### TASK GOAL
Identify every line in the items below that contains the string "blurred". Treat uppercase and lowercase letters as distinct.

[Collection entries]
=======

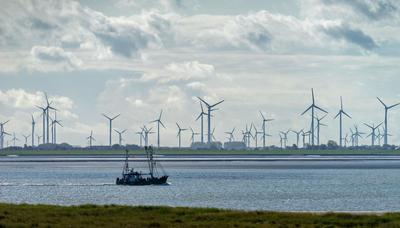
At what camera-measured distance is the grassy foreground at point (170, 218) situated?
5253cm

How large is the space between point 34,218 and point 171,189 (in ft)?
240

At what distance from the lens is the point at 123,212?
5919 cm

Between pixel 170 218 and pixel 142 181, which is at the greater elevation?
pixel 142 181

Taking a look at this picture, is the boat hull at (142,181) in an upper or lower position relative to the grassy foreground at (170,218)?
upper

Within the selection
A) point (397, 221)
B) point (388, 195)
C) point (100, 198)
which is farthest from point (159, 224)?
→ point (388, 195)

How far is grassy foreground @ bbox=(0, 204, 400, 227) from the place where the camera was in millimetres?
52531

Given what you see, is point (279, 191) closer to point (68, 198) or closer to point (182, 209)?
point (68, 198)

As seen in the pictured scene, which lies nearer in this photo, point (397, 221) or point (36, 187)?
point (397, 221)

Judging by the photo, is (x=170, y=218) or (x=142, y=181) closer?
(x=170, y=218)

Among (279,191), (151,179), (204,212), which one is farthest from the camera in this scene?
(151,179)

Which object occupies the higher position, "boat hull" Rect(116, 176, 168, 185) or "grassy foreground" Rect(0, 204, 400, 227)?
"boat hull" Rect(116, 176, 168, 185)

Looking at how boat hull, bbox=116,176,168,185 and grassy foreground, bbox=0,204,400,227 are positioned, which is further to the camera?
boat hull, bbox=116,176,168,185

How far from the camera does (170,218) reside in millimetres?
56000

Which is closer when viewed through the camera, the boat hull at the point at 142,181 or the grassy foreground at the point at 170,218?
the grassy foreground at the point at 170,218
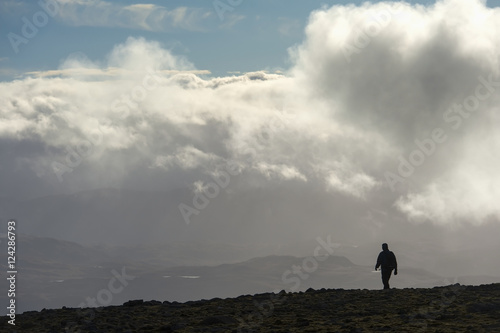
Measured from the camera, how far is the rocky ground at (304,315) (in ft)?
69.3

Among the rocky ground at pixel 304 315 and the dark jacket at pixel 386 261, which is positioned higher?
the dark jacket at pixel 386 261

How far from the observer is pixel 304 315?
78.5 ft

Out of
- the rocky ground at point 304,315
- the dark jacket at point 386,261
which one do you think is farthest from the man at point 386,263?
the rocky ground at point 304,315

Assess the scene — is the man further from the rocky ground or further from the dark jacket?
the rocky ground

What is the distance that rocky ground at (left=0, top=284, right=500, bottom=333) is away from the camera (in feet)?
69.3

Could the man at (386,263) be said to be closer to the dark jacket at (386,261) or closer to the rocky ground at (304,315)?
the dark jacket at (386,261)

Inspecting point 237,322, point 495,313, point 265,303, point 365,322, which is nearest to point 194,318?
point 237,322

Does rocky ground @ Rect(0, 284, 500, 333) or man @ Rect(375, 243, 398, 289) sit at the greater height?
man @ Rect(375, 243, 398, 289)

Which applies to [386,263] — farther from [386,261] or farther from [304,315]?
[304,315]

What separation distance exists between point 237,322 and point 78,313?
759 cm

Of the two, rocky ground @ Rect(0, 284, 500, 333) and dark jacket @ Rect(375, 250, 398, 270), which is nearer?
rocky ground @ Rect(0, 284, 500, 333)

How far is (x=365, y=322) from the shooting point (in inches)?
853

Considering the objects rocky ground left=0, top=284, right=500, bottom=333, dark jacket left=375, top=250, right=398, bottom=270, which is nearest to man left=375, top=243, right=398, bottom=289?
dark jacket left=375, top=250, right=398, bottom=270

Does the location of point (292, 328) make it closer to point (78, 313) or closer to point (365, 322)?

=======

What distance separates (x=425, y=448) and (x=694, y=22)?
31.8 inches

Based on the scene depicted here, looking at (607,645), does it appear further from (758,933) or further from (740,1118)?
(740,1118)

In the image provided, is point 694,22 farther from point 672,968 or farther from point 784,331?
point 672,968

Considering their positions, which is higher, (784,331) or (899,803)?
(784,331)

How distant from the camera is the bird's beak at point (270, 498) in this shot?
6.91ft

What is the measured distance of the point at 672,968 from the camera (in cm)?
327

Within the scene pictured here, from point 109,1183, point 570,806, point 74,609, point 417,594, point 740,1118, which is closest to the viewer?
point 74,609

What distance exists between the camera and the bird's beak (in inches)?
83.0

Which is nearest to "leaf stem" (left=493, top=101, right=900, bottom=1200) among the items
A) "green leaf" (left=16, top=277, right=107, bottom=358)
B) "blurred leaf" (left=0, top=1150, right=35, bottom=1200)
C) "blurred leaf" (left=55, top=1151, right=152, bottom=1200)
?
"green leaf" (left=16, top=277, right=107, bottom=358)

=======

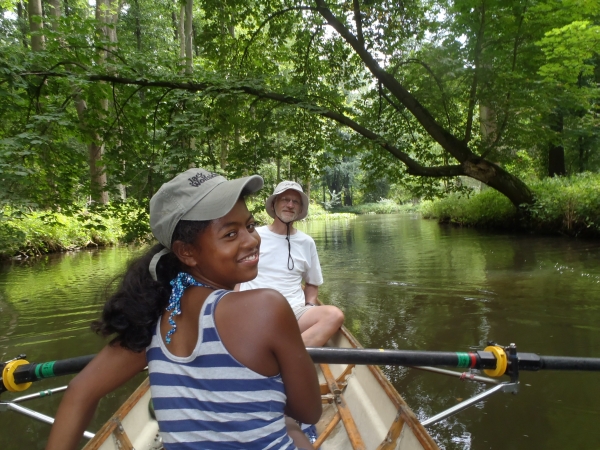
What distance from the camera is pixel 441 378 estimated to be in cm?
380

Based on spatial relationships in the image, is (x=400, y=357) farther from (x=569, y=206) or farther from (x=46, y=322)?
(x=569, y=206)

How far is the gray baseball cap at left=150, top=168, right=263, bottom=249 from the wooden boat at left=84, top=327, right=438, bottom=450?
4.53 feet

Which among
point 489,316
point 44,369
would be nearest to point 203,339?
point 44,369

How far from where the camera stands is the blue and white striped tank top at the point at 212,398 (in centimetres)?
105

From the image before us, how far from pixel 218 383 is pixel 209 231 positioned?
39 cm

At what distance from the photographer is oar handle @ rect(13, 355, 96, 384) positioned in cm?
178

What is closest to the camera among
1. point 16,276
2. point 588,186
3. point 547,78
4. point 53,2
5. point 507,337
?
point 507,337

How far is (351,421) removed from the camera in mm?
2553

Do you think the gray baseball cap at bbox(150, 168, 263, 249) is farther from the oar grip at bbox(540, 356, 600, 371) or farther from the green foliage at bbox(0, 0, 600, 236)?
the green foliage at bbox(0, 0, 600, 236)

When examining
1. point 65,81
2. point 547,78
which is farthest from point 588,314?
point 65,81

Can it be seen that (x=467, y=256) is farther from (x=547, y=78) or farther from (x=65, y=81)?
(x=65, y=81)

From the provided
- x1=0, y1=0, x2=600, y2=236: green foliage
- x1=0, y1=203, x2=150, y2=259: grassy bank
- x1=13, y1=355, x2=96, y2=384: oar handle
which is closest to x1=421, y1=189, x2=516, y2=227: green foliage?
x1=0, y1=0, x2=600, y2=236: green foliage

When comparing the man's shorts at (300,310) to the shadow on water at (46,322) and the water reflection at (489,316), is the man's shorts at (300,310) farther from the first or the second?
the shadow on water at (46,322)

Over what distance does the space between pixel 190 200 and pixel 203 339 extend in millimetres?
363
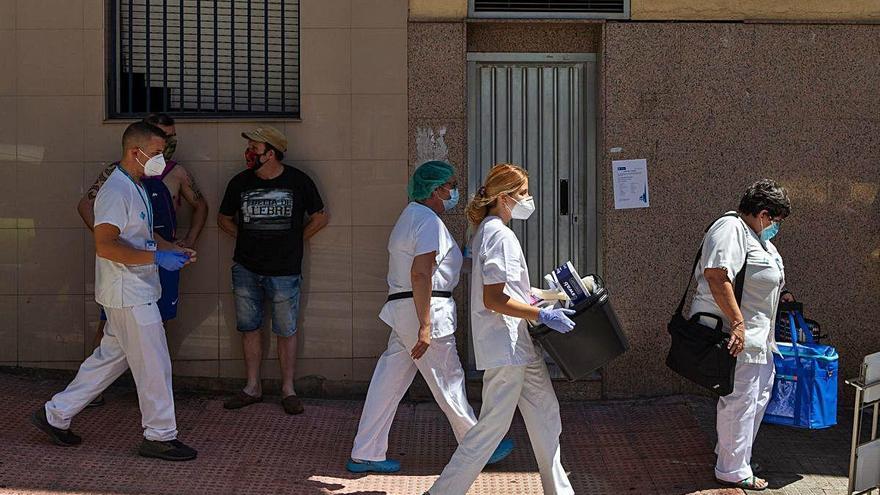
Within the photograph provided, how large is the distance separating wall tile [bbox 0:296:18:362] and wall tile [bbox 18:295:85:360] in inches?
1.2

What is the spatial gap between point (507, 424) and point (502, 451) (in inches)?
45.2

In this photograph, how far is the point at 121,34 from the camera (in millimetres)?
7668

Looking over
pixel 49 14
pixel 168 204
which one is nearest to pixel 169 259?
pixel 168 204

=======

### SOLUTION TO THIS TASK
B) "blurred leaf" (left=0, top=1150, right=35, bottom=1200)
C) "blurred leaf" (left=55, top=1151, right=152, bottom=1200)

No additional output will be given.